一种列式存储下多时间序列的连接查询方法,包括:将列式存储的多个时间序列划分为多个待查询序列和多个过滤序列,所述时间序列包括时间戳序列和数据值序列(步骤S1);从每一过滤序列的时间戳序列中筛选出每一过滤序列满足预设过滤条件的时间戳(步骤S2);基于每一过滤序列满足所述预设过滤条件的时间戳,对所述查询序列进行遍历,获取连接查询结果,所述连接查询结果为查询序列的时间戳以及查询序列的时间戳对应的数据值(步骤S3)。通过对所有列的过滤条件计算出满足该所有条件的时间戳,再通过该时间戳来对查询列进行查询,能够根据时序数据的特点进行有效的过滤及查询。

Description

一种列式存储下多时间序列的连接查询方法及系统
交叉引用
本申请引用于2017年12月12日提交的专利名称为“一种列式存储下多时间序列的连接查询方法及系统”的第2017113226315号中国专利申请,其通过引用被全部并入本申请。
技术领域
本公开属于计算机数据管理技术领域,更具体地,涉及一种列式存储下多时间序列的连接查询方法及系统。
背景技术
伴随着云计算、互联网、物联网等现代技术的不断发展和成熟,人们对数据的关注度越来越高。数据来源于我们生活的方方面面,包括企业的生产交易数据、互联网中人与人的交互数据、物联网中传感器回传的监测数据等等,在这其中时间序列数据占据了很大的比重。时间序列数据简称时序数据,是指传感器在不同时间点上收集到的数据,数据中必须包含时间戳timestamp字段,除timestamp字段外还需包含传感器唯一ID及该时间戳下的数据值,比如一段时间内的环境温度、股票价格、机器的内存使用率等。这类数据反映了某一事物、现象等随时间的变化状态。
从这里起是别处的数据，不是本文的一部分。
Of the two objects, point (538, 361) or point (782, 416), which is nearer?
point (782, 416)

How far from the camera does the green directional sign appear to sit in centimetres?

针对以上特点,时序数据存储多采用列式存储,即将时间戳序列、值列分别单独存储,因为同一列的数据类型都是一致的,所以对列式存储的数据可以采用高效的数据压缩编码方法,从而大大降低存储数据占用的空间。
但是在列式存储降低数据存储量的同时,对于数据的查询效率和查询准确率将会降低,因而现在亟须一种针对列式存储下的多时间序列的连接查询方法。
发明内容
本公开提供一种克服上述问题或者至少部分地解决上述问题的一种 列式存储下多时间序列的连接查询方法,其特征在于,包括:
步骤S1、将列式存储的多个时间序列划分为多个待查询序列和多个过滤序列,所述时间序列包括时间戳序列和数据值序列;
步骤S2、从每一过滤序列的时间戳序列中筛选出每一过滤序列满足预设过滤条件的时间戳;
步骤S3、基于每一过滤序列满足所述预设过滤条件的时间戳,对所述查询序列进行遍历,获取连接查询结果,所述连接查询结果为查询序列的时间戳以及查询序列的时间戳对应的数据值。
其中,步骤S2包括:
S21、获取每一过滤序列对应的过滤条件,所述过滤条件包括时间戳限制和数据值限制;
S22、对于每一过滤序列,存储所述过滤序列的时间戳序列中的时间戳满足所述时间戳限制并且所述时间戳对应的数据值同时满足所述数据值限制的时间戳。
其中,步骤S22具体包括:
同时对每一过滤序列时间戳序列中的时间戳和过滤序列数据值序列的数据值进行批量读取,所述批量读取为每次读取预设数量的时间戳和数据值,直至所述时间戳序列中的时间戳和数据值序列的数据值全部被读取完;
基于读取结果,分别存储每一过滤序列满足过滤条件的时间戳。
其中,步骤S3包括:
S31、在每一过滤序列满足过滤条件的时间戳中,筛选出所有过滤序列共有的第一时间戳;
S32、在所述查询序列中遍历,获取所述查询序列的时间戳序列中与所述第一时间戳相同的第二时间戳;
S33、将所述第二时间戳以及所述第二时间戳对应的数据值作为连接查询结果。
其中,步骤S31包括:
从每一过滤序列满足过滤条件的时间戳中分别选取一个目标时间戳存储在预设的存储队列中;
基于每一过滤序列对应的目标时间戳,在其余过滤序列满足过滤条件的时间戳中遍历,若其余过滤序列过滤条件的时间戳中均包含所述目标时间戳,则将所述目标时间戳作为所述第一时间戳。
其中,步骤S31还包括:
基于每一过滤序列对应的目标时间戳,在其余过滤序列满足过滤条件的时间戳中遍历,若其余任一过滤序列满足过滤条件的时间戳中没有所述目标时间戳,则从所述存储队列中删除所述目标时间戳。
其中,所述存储队列为优先级队列。
根据本公开的第二方面,提供一种列式存储下多时间序列的连接查询系统,其特征在于,包括:
序列划分模块,用于将列式存储的多个时间序列划分为多个待查询序列和多个过滤序列,所述时间序列包括时间戳序列和数据值序列;
时间戳过滤模块,用于从每一过滤序列的时间戳序列中筛选出每一过滤序列满足预设过滤条件的时间戳;
连接查询模块,用于基于每一过滤序列满足所述预设过滤条件的时间戳,对所述查询序列进行遍历,获取连接查询结果,所述连接查询结果为查询序列的时间戳以及查询序列的时间戳对应的数据值。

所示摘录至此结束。